> SHORT TASK 1: Using the post on Germany and Nazi Nuremberg, decide whether each statement below agrees with it. Answer yes or no for each, and quote the words from the post that decide it. (a) Hitler chose Nuremberg as the headquarters of the Third Reich. (b) The deliberations of the tribunal at Nuremberg began in 1946. (c) Germany is larger than California.

> EXTRACT TO READ:
-- BEGIN --

Total Pageviews

Sunday, November 1, 2015

GAWA Day #46: Germany, the Nazi Years and the Main-Danube Canal

There are three parts to my posting today:

  1. Germany versus the USA.
  2. Tour of Nazi Nuremberg
  3. The Main-Danube Canal
Everyone already knows a lot about Germany.  Here's a comparison of our two countries:

                                             USA                      Germany

Age of consent                     18                             14
Drinking age                         21                             16
Chief Executive         Barack Obama           Joachim Gauck (huh??)
#2                                  Joe Biden                Angela Merkel (hmmmm..)
GDP                            $16.8 trillion               $3.73 trillion
Military as % of GDP       3.8%                          1.3%
Population                   316 million                    81 million
Homicides/100M               4.7                                0.8
Life expectancy                 79                                 81
CO2 emission/capita         18                                  9

If you lived in Germany, another comparison with the USA:
  • 89% less likely to be in prison
  • 82% less likely to be murdered
  • 84% less likely to have AIDS
  • consume 50% less oil
  • spend 47% less on health care
  • use 41% less electricity
Germany is 85% the size of California, and here is a comparison with Japan, which has a population of 127 million (USA 319 million, Germany 81 million):

Want more?  Click on this.

My big tour of the day was to Nazi Nurnberg, or Nazi Nuremberg.  The city has long been pivotal in history, for this was the the center of the German Renaissance in the 15th and 16th centuries. Martin Luther founded the Protestant Reformation in the early 1500's, and the Peace of Nuremberg came in 1532, unlinking to Papal Supremacy.

The Holy Roman Empire was the First Reich (empire or kingdom or realm--flag to the right), from 926 to 1806.  Then came the Second Reich, 1871 to 1919.  After the 2nd World War, the Weimar Republic was not a reich, but Hitler founded the Third Reich in 1933, and selected Nuremberg as the headquarters.  This was also the major production site of airplanes, submarines and tanks.  Why it took so long is written in  history, but on 2August1945, this medieval city was totally destroyed in one hour by Allied bombers. The Third Reich also came to an end.  You'd never notice, but there is no evidence of war here, for everything was not only rebuilt, but replicated.

For a variety of reasons, one being a central location away from Berlin (too complicated with too many nations involved) and Munich (too south), and another because of the fact that the major courthouse survived the bombing, the first Judgement at Nuremberg of German officials involved with the Holocaust, occurred here.  Rotten Tomatoes gave this 1961 film 90%/93% ratings.  Here are before and after shots of Courthouse 600:

All the leaders, Hitler, Himmler and Goebbels, of course, had already committed suicide before this military tribunal, and the 24 war criminals included Herman Goring and Rudolph Hess (although in 1941 he had flown to Scotland to broker a peace, was imprisoned then and sentenced to life in prison at this trial).  The deliberations began on 20November1945, judgments were made by 1October1946 and the ten of the twelve sentenced to death were hanged on 16October1946.  Martin Bormann had already committed suicide before the proceedings and Hermann Goring committed suicide the night before the execution. Two were acquitted.

-- END --

> GIVEN RECORDS:

-- BEGIN --

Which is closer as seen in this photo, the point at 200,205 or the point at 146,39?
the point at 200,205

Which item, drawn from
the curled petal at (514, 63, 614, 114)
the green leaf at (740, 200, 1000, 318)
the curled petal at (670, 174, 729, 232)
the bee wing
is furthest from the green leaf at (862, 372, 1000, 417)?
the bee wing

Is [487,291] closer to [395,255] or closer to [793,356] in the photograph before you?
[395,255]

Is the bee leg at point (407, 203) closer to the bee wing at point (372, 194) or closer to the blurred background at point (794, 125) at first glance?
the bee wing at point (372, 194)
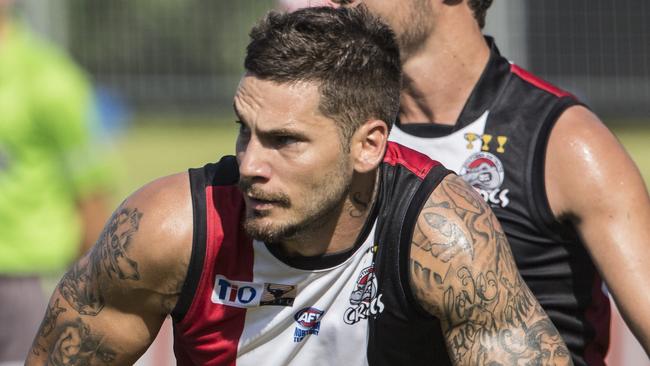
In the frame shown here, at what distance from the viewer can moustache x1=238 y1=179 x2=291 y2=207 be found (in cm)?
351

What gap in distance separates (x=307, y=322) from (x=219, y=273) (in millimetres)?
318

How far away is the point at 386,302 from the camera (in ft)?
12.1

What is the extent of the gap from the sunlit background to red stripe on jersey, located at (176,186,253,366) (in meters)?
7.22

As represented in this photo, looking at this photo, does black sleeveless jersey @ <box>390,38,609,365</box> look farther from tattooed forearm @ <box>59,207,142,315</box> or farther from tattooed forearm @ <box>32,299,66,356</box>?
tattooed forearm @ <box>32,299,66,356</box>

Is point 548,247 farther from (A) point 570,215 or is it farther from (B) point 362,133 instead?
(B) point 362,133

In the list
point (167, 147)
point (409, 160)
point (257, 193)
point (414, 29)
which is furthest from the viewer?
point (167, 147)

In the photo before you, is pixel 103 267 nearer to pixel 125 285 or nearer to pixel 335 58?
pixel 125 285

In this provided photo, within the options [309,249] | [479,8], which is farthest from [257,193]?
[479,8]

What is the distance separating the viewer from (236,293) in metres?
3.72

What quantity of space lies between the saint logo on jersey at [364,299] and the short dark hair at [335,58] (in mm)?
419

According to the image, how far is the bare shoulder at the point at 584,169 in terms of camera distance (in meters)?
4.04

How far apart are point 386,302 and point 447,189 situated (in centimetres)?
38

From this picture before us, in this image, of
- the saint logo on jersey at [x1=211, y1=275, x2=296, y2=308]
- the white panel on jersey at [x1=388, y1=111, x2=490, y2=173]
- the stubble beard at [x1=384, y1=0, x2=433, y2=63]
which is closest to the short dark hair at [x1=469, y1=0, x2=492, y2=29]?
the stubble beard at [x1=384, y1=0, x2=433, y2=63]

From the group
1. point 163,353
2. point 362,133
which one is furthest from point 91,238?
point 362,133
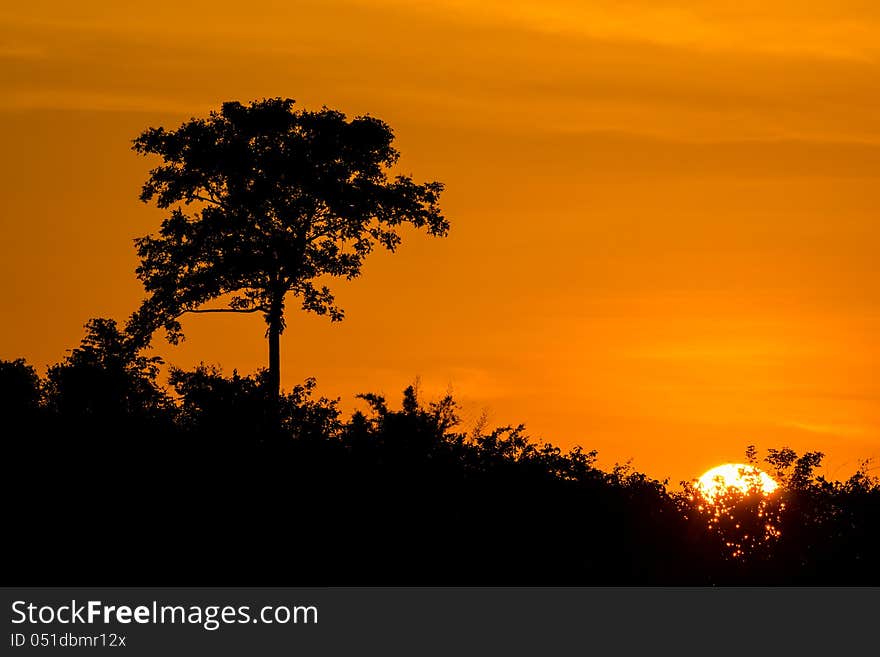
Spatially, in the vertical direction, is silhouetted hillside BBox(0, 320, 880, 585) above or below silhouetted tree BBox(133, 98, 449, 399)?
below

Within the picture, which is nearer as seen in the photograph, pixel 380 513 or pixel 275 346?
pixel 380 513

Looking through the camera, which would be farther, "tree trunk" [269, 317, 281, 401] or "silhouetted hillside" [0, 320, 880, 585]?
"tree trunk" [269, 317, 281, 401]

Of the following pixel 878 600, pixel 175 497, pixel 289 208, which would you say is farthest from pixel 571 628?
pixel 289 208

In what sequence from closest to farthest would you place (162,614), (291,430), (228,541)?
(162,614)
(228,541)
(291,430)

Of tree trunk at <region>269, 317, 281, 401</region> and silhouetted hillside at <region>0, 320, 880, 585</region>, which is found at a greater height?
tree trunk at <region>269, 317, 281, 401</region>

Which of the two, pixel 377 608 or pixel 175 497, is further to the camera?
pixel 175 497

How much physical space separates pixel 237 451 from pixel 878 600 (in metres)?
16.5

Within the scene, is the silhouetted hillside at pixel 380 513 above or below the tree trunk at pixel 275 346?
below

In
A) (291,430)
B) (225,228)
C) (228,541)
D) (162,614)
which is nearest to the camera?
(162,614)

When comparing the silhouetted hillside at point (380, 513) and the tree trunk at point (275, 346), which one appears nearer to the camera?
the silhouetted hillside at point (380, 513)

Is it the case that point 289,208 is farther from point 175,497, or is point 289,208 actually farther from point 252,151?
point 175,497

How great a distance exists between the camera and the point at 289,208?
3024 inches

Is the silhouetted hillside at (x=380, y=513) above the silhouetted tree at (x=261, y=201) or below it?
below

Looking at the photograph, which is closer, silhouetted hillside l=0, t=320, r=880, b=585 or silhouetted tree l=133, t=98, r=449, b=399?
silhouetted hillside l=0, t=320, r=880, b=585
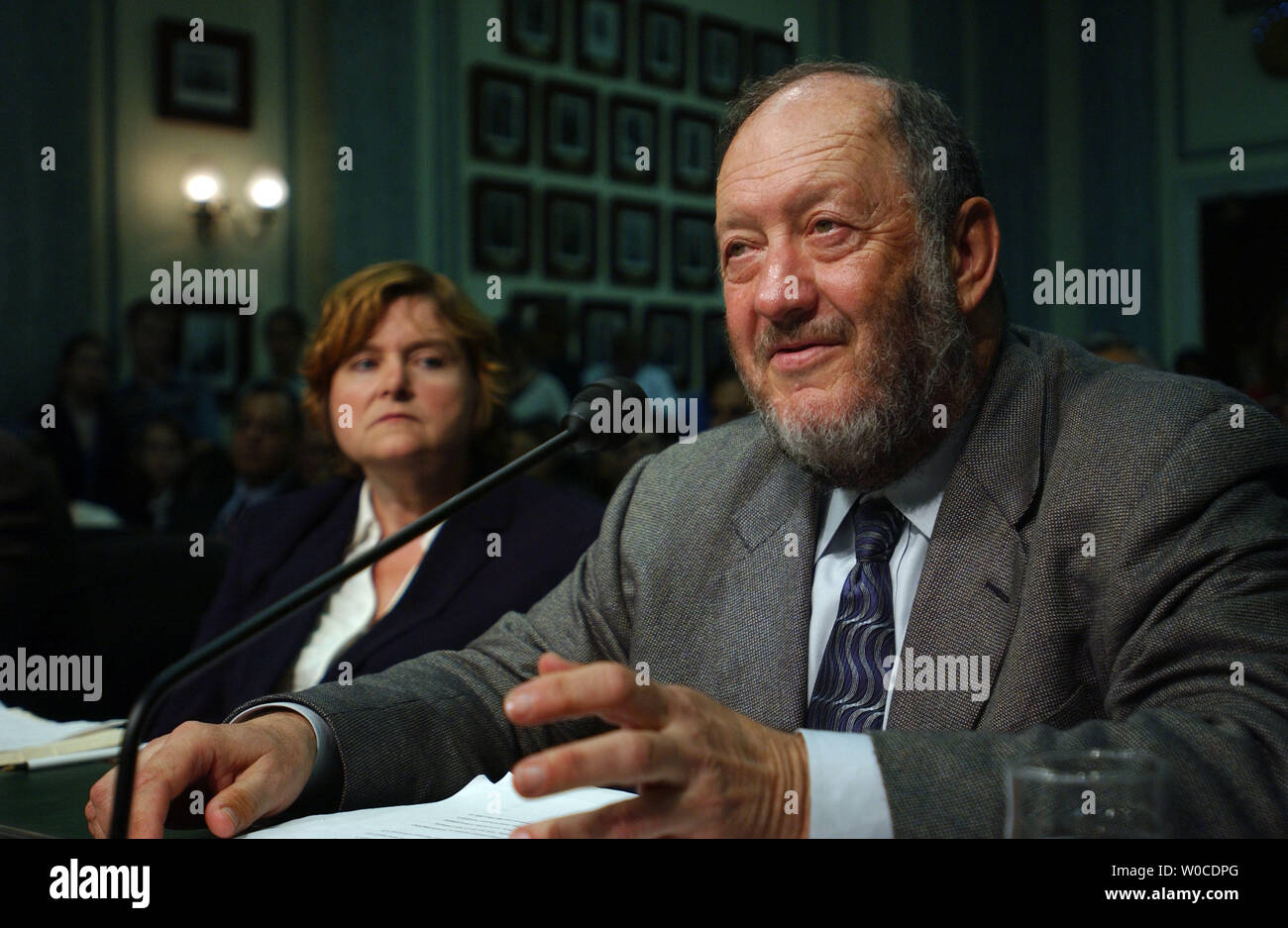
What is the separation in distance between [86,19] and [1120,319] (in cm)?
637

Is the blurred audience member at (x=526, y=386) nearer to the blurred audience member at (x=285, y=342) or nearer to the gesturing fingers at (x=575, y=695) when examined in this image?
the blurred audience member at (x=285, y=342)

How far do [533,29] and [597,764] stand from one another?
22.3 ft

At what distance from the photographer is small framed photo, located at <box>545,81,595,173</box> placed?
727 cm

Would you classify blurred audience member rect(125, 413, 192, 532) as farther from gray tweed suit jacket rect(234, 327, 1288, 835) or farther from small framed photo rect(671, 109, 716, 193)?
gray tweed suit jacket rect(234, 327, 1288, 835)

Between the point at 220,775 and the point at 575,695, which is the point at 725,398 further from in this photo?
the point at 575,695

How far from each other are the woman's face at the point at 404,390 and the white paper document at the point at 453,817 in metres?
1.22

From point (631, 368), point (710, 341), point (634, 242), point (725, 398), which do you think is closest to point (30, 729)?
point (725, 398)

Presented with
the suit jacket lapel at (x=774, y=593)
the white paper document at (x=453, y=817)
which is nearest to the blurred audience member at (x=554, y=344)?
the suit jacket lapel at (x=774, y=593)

-- END --

> SHORT TASK 2: Collect every line of the records that contains the word "above". Case counts, so match it with the same capitalization.

> ANSWER 1:
(a) Yes: "Hitler founded the Third Reich in 1933, and selected Nuremberg as the headquarters"
(b) No: "The deliberations began on 20November1945"
(c) No: "Germany is 85% the size of California"

> ANSWER 2:
Spatially, in the vertical direction, is silhouetted hillside BBox(0, 320, 880, 585) above or below silhouetted tree BBox(133, 98, 449, 399)?
Within the scene, is the silhouetted hillside at pixel 380 513 above or below the tree trunk at pixel 275 346?
Is the silhouetted hillside at (x=380, y=513) above the silhouetted tree at (x=261, y=201) or below it?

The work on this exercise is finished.